Ortiz-Ramon Rafael, Larroza Andres, Arana Estanislao, Moratal David
Annu Int Conf IEEE Eng Med Biol Soc. 2017 Jul;2017:493-496. doi: 10.1109/EMBC.2017.8036869.
Brain metastases are occasionally detected before diagnosing their primary site of origin. In these cases, simple visual examination of medical images of the metastases is not enough to identify the primary cancer, so an extensive evaluation is needed. To avoid this procedure, a radiomics approach on magnetic resonance (MR) images of the metastatic lesions is proposed to classify two of the most frequent origins (lung cancer and melanoma). In this study, 50 T1-weighted MR images of brain metastases from 30 patients were analyzed: 27 of lung cancer and 23 of melanoma origin. A total of 43 statistical texture features were extracted from the segmented lesions in 2D and 3D. Five predictive models were evaluated using a nested cross-validation scheme. The best classification results were achieved using 3D texture features for all the models, obtaining an average AUC > 0.9 in all cases and an AUC = 0.947 ± 0.067 when using the best model (naïve Bayes).

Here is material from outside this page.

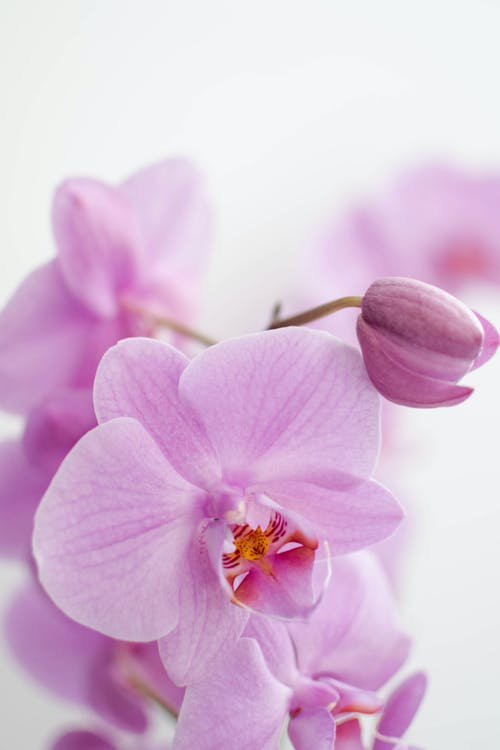 Purple Moth Orchid in Bloom Close Up Photo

脑转移瘤有时在其原发部位被诊断出来之前就被发现。在这些情况下,仅通过对转移瘤的医学图像进行简单的视觉检查不足以识别原发癌,因此需要进行广泛的评估。为了避免这一过程,有人提出对转移性病变的磁共振(MR)图像采用放射组学方法来区分两种最常见的起源(肺癌和黑色素瘤)。在本研究中,分析了来自30例患者的50张脑转移瘤的T1加权MR图像:其中27例起源于肺癌,23例起源于黑色素瘤。从二维和三维分割病变中总共提取了43个统计纹理特征。使用嵌套交叉验证方案评估了五个预测模型。所有模型使用三维纹理特征均取得了最佳分类结果,在所有情况下平均曲线下面积(AUC)>0.9,使用最佳模型(朴素贝叶斯)时AUC = 0.947±0.067。